▸ TASK OBJECTIVE: Collect each line of the material below that contains the word "green", and copy every such line in full.

▸ DATASET:

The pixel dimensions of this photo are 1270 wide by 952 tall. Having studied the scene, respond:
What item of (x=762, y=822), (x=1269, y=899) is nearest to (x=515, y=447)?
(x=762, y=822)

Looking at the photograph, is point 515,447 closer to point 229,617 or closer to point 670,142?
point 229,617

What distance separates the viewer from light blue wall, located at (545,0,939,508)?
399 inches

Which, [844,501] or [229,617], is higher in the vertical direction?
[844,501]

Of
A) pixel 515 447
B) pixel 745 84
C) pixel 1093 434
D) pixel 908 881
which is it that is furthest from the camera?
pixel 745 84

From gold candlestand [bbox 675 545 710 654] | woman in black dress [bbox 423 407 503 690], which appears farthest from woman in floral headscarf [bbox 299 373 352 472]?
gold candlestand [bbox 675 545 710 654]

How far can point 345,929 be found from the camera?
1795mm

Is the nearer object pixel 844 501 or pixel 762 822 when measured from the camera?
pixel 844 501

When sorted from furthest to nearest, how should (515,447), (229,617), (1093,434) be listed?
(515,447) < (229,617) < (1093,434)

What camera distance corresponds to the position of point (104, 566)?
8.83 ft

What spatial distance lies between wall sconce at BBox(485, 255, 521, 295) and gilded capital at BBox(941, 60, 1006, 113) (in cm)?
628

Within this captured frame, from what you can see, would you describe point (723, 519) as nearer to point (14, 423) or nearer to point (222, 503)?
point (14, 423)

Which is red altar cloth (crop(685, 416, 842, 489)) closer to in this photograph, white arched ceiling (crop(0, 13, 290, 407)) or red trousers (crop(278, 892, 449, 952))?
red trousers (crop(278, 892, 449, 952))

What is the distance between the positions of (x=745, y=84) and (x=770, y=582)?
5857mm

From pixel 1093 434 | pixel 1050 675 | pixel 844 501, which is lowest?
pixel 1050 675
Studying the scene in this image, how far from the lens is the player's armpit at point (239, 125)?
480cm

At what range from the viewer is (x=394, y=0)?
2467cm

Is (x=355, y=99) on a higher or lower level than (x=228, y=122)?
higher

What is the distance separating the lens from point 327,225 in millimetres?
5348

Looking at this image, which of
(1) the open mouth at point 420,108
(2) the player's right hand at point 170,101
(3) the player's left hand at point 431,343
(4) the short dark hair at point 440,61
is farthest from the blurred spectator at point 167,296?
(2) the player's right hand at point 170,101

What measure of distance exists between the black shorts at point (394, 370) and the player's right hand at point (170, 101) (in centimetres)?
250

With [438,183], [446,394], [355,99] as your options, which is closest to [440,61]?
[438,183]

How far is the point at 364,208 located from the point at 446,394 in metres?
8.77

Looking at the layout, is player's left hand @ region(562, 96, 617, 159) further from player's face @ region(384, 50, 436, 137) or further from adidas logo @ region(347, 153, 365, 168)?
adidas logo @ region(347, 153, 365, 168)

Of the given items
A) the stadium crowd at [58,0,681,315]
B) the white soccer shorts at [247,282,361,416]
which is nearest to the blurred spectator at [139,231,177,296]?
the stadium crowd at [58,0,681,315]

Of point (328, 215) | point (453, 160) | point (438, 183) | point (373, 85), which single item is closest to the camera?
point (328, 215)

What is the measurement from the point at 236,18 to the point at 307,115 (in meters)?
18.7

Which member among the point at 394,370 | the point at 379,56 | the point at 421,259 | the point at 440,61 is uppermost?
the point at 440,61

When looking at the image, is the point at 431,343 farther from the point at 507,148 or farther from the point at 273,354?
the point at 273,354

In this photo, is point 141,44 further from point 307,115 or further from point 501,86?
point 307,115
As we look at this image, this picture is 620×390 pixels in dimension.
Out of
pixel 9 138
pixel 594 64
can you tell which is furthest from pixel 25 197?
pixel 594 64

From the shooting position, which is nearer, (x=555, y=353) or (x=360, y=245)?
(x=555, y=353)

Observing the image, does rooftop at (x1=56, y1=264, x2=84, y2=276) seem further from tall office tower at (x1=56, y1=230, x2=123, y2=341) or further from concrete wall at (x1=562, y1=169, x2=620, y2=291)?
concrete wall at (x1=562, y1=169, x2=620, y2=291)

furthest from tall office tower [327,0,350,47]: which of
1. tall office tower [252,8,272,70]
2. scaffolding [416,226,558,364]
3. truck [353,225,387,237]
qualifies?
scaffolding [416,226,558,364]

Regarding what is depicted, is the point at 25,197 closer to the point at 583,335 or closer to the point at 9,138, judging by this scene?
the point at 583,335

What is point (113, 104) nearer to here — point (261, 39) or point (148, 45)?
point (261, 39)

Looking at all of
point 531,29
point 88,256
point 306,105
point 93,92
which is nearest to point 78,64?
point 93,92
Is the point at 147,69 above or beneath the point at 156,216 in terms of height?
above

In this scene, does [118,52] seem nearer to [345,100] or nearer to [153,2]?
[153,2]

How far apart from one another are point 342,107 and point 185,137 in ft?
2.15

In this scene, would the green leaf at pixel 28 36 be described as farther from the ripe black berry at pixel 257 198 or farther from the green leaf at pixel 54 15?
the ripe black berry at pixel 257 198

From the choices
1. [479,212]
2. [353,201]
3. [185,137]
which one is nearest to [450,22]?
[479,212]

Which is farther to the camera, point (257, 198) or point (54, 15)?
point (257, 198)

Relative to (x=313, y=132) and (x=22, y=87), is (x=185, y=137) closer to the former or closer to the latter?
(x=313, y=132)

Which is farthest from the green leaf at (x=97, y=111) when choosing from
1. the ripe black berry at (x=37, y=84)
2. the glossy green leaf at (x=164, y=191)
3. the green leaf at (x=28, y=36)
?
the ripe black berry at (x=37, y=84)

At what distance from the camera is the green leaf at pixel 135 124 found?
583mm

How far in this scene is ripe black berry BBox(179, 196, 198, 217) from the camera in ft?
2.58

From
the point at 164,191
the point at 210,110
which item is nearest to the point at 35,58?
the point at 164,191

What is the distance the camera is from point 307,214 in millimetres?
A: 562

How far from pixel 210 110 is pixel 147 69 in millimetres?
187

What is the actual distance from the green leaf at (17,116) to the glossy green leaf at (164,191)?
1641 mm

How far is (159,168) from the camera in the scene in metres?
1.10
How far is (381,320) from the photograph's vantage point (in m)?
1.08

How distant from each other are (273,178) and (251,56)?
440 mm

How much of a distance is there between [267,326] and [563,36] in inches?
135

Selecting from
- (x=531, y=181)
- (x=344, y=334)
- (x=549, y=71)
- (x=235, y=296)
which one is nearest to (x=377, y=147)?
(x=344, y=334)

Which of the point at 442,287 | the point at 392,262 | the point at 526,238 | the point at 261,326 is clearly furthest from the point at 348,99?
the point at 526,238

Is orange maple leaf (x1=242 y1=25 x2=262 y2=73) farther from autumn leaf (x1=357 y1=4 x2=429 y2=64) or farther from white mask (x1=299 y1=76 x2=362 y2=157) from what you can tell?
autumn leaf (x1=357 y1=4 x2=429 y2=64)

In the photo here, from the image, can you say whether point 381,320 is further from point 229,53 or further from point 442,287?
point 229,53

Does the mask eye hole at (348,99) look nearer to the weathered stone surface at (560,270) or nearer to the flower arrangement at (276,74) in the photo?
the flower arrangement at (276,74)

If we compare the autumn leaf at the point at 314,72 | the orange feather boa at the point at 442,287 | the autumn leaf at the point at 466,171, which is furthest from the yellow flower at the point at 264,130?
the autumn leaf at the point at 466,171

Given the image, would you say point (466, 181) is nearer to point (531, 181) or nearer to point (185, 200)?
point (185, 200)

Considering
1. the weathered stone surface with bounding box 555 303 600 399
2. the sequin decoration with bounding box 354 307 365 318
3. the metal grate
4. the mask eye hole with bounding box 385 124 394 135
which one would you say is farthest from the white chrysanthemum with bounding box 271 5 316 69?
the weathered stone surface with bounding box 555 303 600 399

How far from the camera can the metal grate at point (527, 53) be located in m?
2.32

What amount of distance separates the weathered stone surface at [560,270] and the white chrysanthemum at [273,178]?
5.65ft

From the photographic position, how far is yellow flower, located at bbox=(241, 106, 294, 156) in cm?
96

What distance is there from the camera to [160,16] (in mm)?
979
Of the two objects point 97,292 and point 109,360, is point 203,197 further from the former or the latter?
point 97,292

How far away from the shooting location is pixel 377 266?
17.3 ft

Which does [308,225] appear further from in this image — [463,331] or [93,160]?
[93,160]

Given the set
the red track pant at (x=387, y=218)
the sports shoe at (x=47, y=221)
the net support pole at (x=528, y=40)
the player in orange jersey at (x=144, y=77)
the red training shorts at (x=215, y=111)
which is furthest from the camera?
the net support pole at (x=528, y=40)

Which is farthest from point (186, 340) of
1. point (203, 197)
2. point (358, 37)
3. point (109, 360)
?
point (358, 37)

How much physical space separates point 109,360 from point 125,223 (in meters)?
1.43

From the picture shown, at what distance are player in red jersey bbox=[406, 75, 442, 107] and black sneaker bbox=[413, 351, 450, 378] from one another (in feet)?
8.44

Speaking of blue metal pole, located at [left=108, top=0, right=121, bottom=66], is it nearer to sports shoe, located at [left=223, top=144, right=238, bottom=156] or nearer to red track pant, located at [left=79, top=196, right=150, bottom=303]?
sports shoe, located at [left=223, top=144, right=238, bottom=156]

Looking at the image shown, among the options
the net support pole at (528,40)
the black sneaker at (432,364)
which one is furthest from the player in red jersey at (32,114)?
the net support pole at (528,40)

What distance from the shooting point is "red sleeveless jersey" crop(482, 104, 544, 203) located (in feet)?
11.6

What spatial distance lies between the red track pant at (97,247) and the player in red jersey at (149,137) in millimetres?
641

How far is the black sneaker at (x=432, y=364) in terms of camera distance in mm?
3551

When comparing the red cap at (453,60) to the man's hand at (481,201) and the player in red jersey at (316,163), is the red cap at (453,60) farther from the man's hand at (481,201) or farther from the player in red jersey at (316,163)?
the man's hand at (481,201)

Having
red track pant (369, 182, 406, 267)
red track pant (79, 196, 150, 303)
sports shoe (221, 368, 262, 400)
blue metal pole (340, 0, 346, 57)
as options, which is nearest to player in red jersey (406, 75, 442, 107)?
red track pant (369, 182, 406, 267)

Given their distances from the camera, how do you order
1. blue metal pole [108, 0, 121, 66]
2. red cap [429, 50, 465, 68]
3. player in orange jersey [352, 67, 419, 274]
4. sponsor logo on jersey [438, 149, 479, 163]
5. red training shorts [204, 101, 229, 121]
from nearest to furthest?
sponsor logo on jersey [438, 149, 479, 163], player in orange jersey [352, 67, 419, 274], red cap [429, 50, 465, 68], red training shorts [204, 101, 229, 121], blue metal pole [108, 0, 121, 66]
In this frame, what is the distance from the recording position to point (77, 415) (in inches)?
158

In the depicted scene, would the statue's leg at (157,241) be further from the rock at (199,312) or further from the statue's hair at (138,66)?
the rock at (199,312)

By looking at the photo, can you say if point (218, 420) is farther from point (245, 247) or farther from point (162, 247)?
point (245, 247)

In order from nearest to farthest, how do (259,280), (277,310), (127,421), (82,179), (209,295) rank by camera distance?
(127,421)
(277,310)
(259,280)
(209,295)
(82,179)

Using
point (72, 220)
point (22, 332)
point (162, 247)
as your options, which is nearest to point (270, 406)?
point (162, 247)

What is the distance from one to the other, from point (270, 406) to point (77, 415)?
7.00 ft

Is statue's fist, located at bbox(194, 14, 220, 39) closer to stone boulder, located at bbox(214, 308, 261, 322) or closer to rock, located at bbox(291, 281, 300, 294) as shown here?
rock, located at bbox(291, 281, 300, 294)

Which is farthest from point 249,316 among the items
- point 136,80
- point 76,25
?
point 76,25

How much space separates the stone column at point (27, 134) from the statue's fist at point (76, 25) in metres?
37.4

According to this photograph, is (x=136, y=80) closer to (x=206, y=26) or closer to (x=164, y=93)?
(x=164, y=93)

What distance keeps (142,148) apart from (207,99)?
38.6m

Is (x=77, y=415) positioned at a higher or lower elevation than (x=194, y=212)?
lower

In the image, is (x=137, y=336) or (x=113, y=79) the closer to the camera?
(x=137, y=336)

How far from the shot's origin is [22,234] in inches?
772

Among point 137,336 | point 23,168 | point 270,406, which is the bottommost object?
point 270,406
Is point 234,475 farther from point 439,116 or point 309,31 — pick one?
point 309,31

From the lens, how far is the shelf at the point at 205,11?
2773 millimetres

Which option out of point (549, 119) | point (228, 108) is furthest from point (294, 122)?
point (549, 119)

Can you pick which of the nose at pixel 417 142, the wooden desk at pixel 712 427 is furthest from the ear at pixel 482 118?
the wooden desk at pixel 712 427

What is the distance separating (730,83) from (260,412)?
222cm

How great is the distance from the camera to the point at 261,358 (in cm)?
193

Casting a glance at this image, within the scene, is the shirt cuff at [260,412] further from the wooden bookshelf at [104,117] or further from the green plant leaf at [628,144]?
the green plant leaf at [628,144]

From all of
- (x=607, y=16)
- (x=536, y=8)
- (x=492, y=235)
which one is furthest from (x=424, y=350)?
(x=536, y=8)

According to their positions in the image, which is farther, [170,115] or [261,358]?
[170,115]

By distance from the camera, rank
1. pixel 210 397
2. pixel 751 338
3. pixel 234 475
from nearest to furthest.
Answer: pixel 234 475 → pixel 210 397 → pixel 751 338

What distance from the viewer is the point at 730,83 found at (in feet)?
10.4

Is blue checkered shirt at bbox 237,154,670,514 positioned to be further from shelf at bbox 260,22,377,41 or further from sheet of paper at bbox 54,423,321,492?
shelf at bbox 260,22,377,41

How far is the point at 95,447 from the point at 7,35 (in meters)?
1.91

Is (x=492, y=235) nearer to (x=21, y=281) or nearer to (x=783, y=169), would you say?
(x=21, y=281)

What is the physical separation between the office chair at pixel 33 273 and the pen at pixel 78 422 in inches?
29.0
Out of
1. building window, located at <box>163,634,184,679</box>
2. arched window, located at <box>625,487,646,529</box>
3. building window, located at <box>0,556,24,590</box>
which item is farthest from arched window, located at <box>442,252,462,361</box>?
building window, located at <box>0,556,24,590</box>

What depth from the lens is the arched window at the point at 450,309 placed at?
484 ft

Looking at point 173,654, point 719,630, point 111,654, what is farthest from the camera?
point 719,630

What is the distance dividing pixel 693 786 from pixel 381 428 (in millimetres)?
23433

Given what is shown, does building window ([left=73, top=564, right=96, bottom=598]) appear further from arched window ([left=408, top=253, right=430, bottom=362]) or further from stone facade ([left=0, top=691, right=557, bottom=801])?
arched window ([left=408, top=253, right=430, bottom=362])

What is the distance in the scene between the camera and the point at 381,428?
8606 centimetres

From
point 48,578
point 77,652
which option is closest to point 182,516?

▸ EXERCISE RESULT:
In this scene, would the green leaf at pixel 28 36 be described as farther from the ripe black berry at pixel 257 198 or farther from the green leaf at pixel 54 15?
Which is farthest from the green leaf at (x=97, y=111) when choosing from
2. the glossy green leaf at (x=164, y=191)
3. the green leaf at (x=28, y=36)
At what distance from the camera is the green leaf at pixel 135 124 found?
What is the actual distance from the green leaf at (17,116) to the glossy green leaf at (164,191)?
Casting a glance at this image, within the scene, is the shirt cuff at [260,412] further from the wooden bookshelf at [104,117] or further from the green plant leaf at [628,144]?
the green plant leaf at [628,144]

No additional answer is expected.